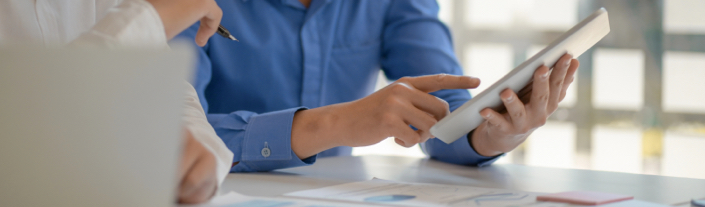 Deux personnes examinent des documents et une tablette pour évaluer l’admissibilité au programme de mesures de rechange au Québec.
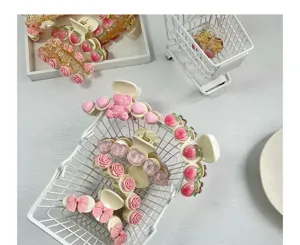 Detailansicht süßer Haarklammern mit Pfirsich-, Rosen- und Schleifendesigns in einem Minikorb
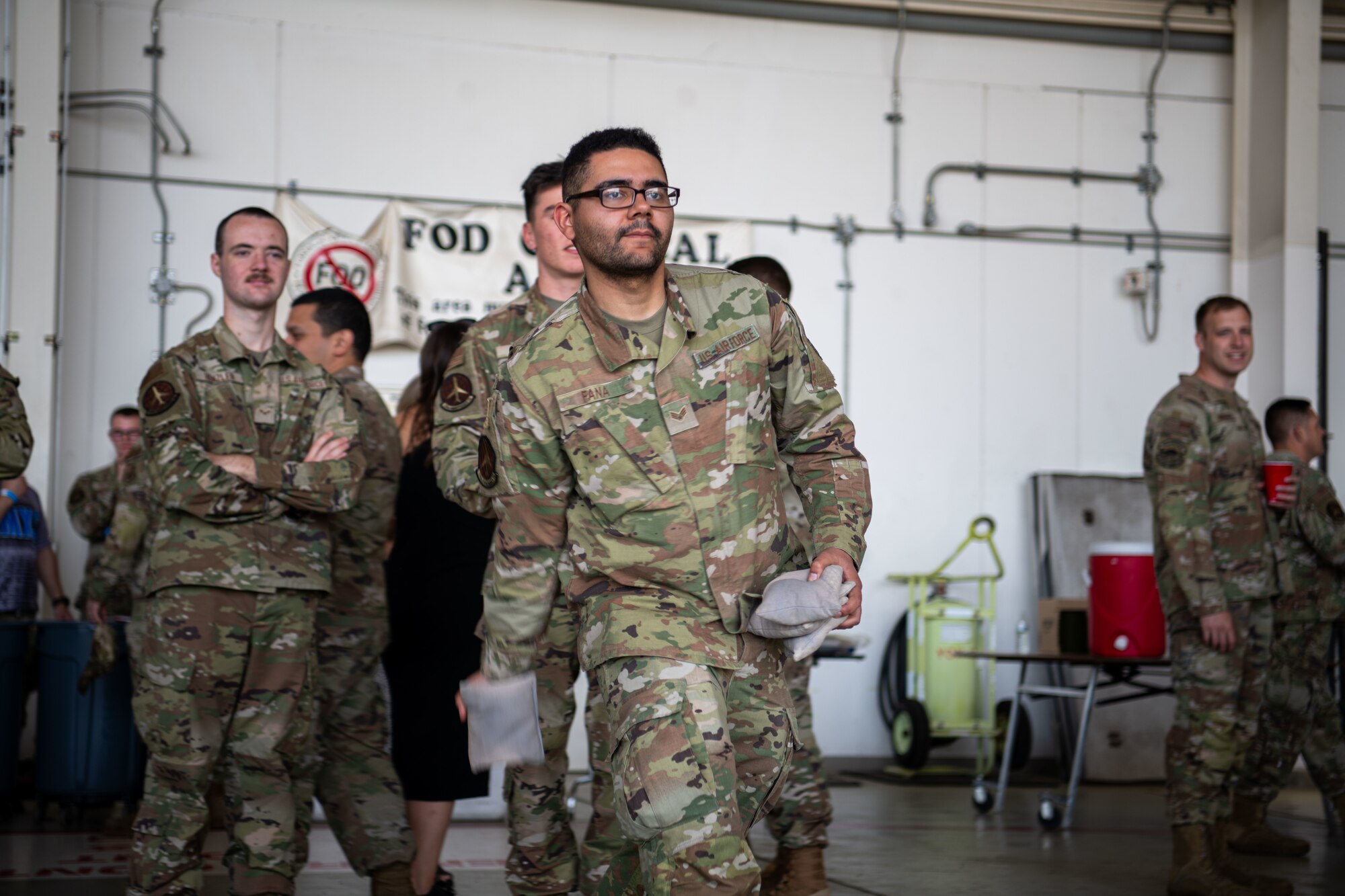 An airman tosses a bag while playing cornhole during the Maintenance Professional of the Year celebration.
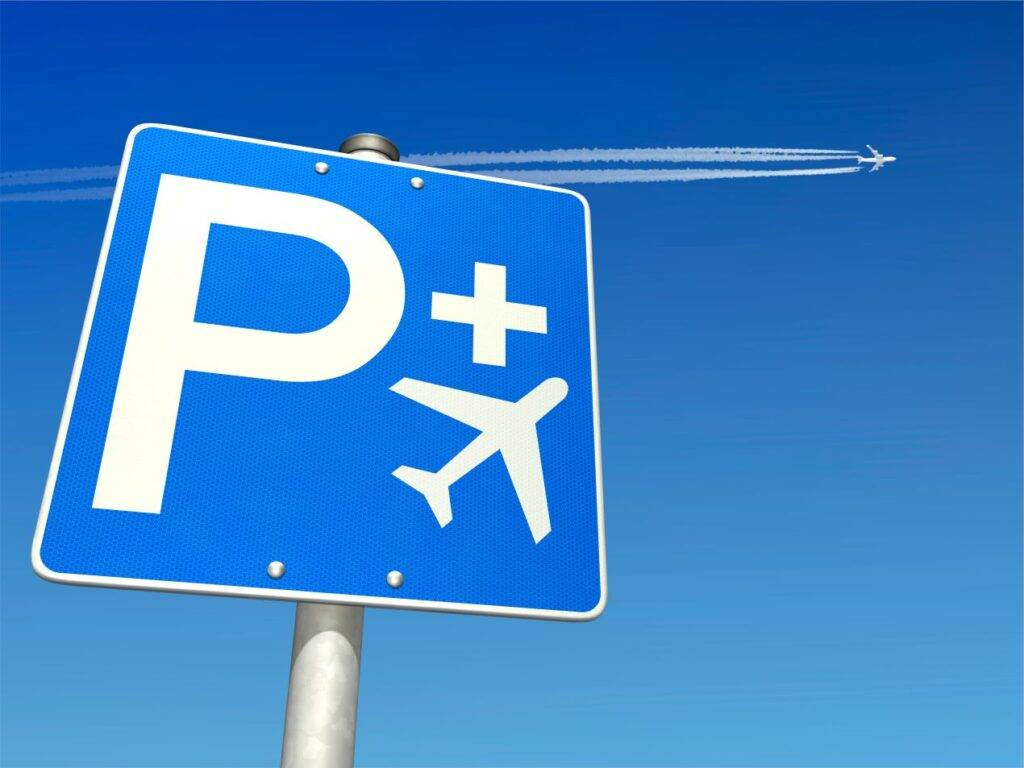 Ein blaues Park-and-Fly-Schild vor klarem, blauem Himmel, während ein Flugzeug am Himmel vorbeifliegt und Kondensstreifen hinterlässt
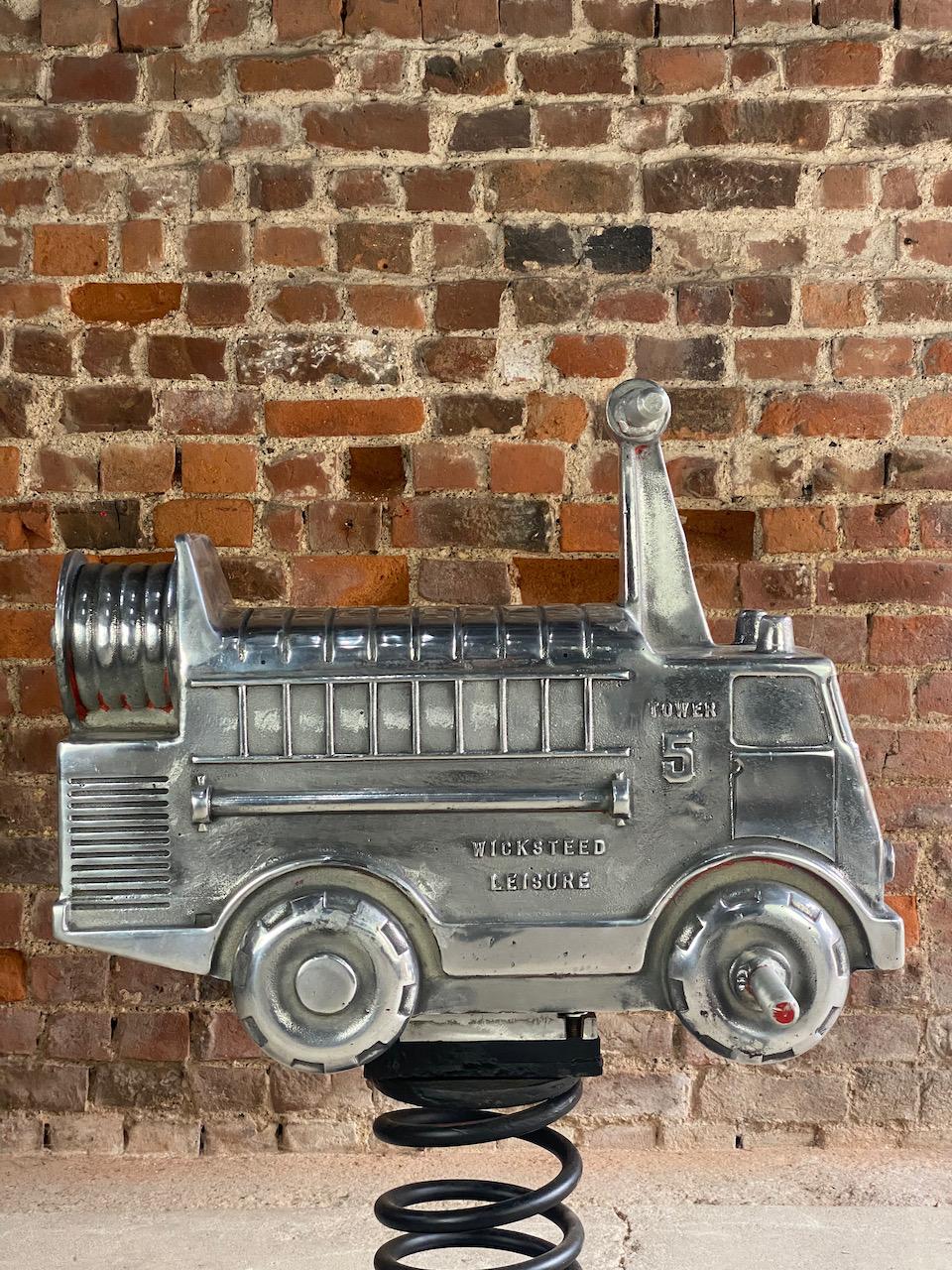 Wicksteed fire engine child’s fairground rocker Circa 1950 

Magnificent mid twentieth century wicksteed fire engine child’s spring rocker, England circa 1950, the fire engine brandishing the Wicksteed Leisure / Tower 5 name to the sides, with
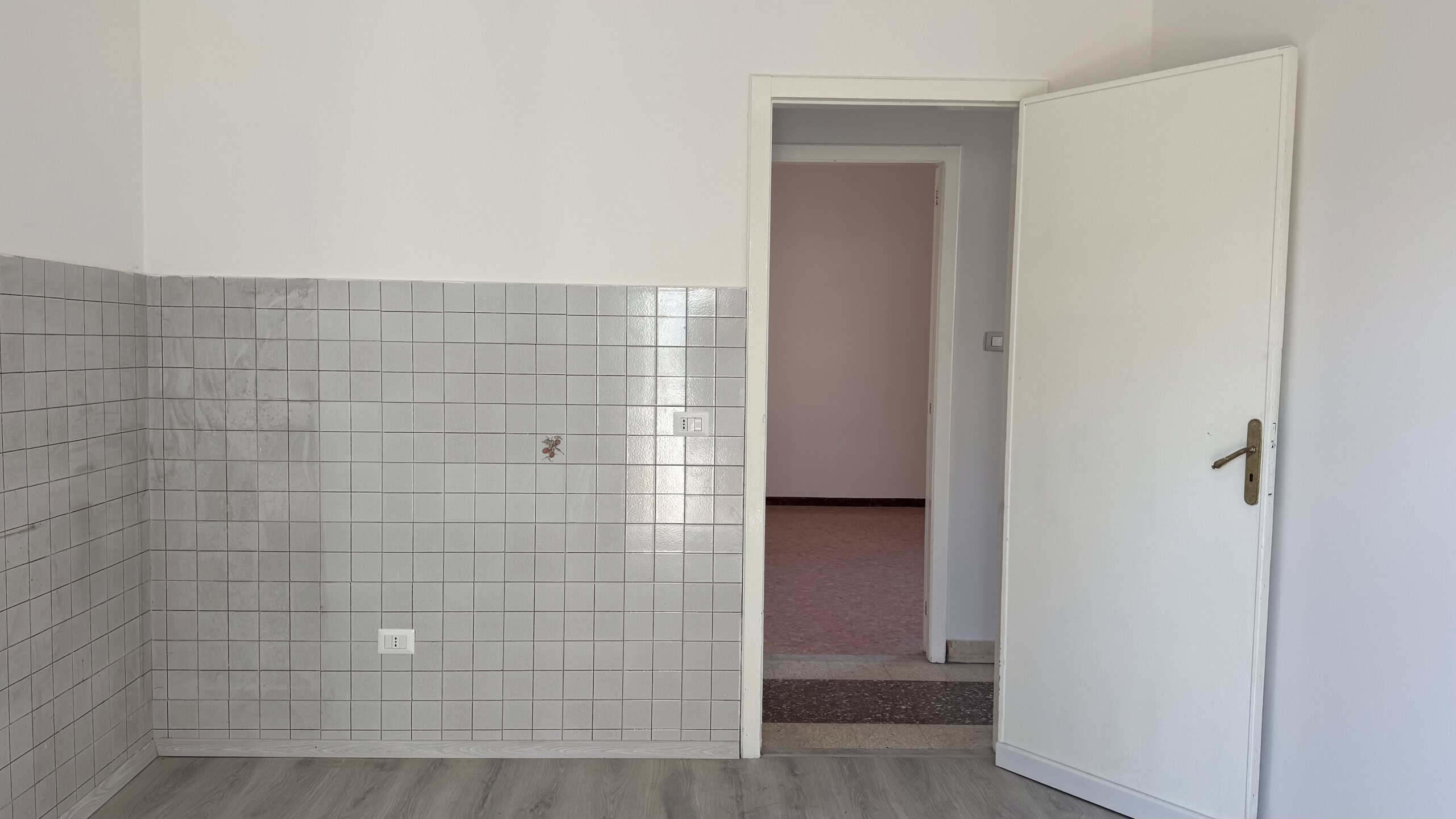 Interno di una casa semindipendente in vendita a Venetico, con pareti bianche e rivestimento in piastrelle grigie sulla metà inferiore.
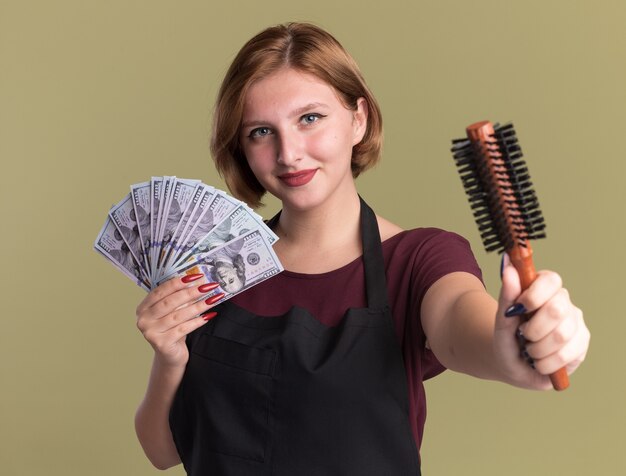 Jonge mooie vrouwenkapper die in het contant geld van de schortholding haarborstel toont die zelfverzekerd over groene muur glimlacht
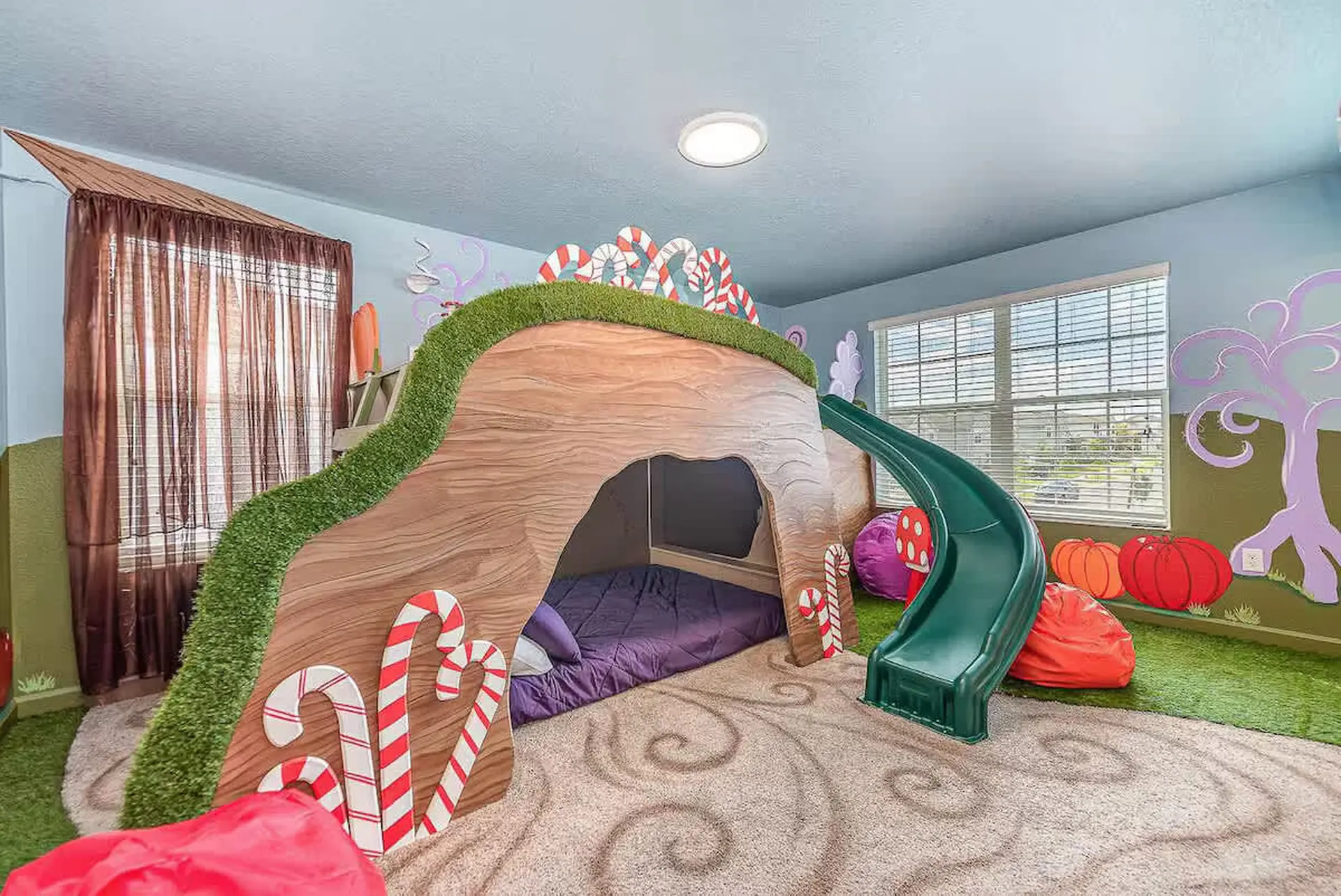 Children's whimsical bedroom with a candy-themed play structure and slide.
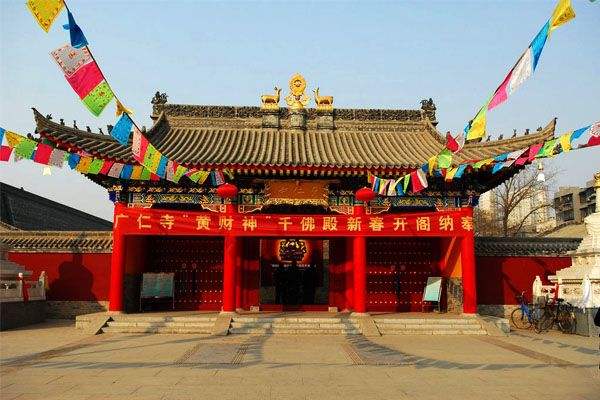 Guangren Temple is a small but full-blown Tibetan-style temple, with maroon walls, white stupas, prayer wheels, multicolored pennants flapping in the wind, and lamas in typical maroon robes with yellow undergarments.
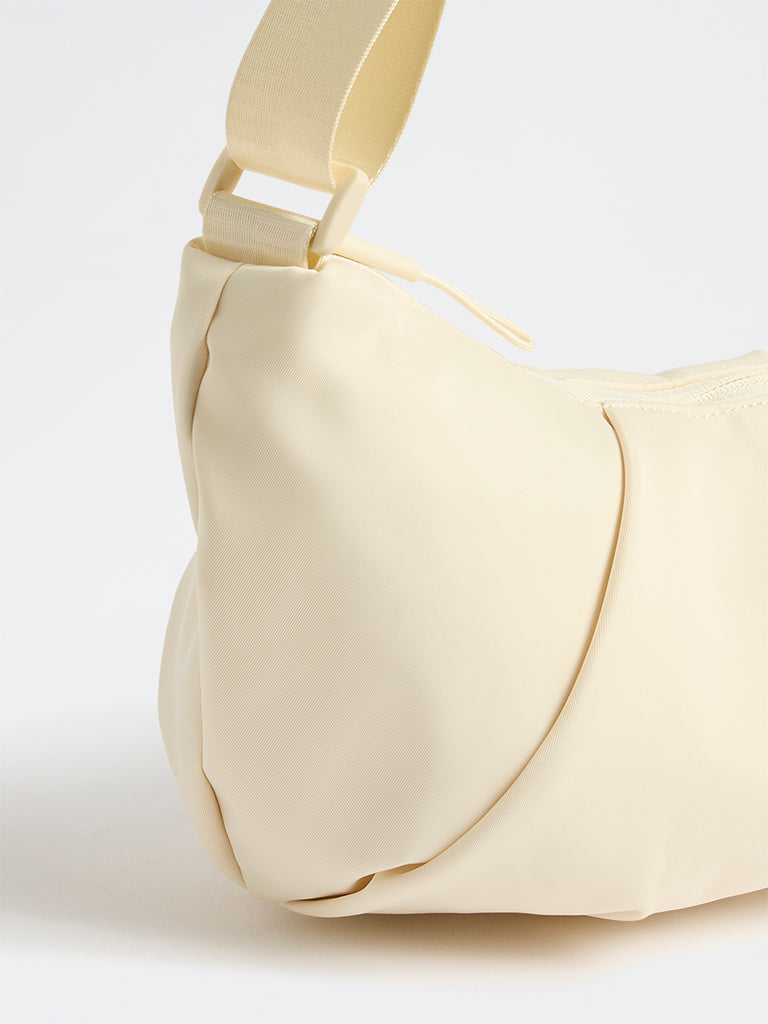 Westside Cream Croissant Sling Bag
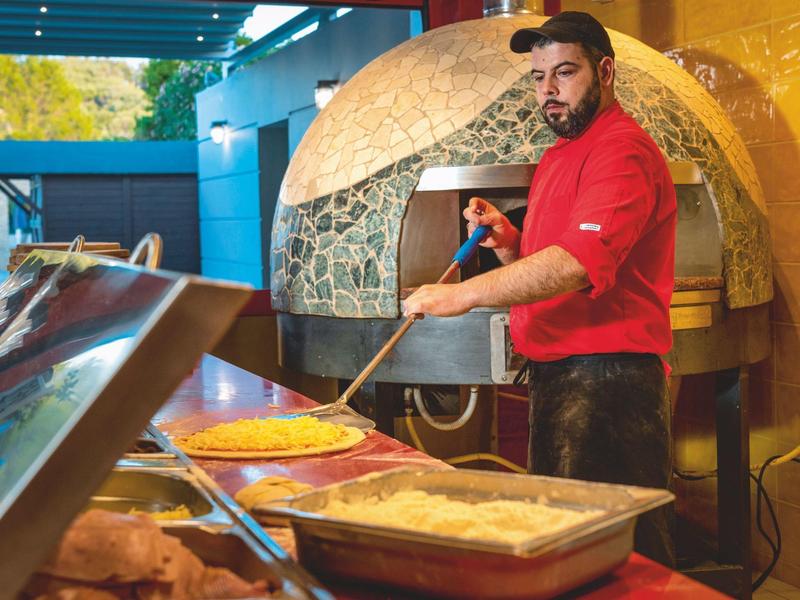 Mann in rotem Hemd belegt Pizza vor einem großen Holzofen in einer farbenfrohen Pizzeria.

######

WHAT IS NEEDED –
Rewrite all the lines of the material above, changing every occurrence of "fire engine" to "fire truck" and keeping everything else the same. Leave out the pictures.

SOLUTION TO THE PROBLEM –
 Deux personnes examinent des documents et une tablette pour évaluer l’admissibilité au programme de mesures de rechange au Québec.
 Detailansicht süßer Haarklammern mit Pfirsich-, Rosen- und Schleifendesigns in einem Minikorb
 An airman tosses a bag while playing cornhole during the Maintenance Professional of the Year celebration.
 Ein blaues Park-and-Fly-Schild vor klarem, blauem Himmel, während ein Flugzeug am Himmel vorbeifliegt und Kondensstreifen hinterlässt
 Wicksteed fire truck child’s fairground rocker Circa 1950 

Magnificent mid twentieth century wicksteed fire truck child’s spring rocker, England circa 1950, the fire truck brandishing the Wicksteed Leisure / Tower 5 name to the sides, with
 Interno di una casa semindipendente in vendita a Venetico, con pareti bianche e rivestimento in piastrelle grigie sulla metà inferiore.
 Jonge mooie vrouwenkapper die in het contant geld van de schortholding haarborstel toont die zelfverzekerd over groene muur glimlacht
 Children's whimsical bedroom with a candy-themed play structure and slide.
 Guangren Temple is a small but full-blown Tibetan-style temple, with maroon walls, white stupas, prayer wheels, multicolored pennants flapping in the wind, and lamas in typical maroon robes with yellow undergarments.
 Westside Cream Croissant Sling Bag
 Mann in rotem Hemd belegt Pizza vor einem großen Holzofen in einer farbenfrohen Pizzeria.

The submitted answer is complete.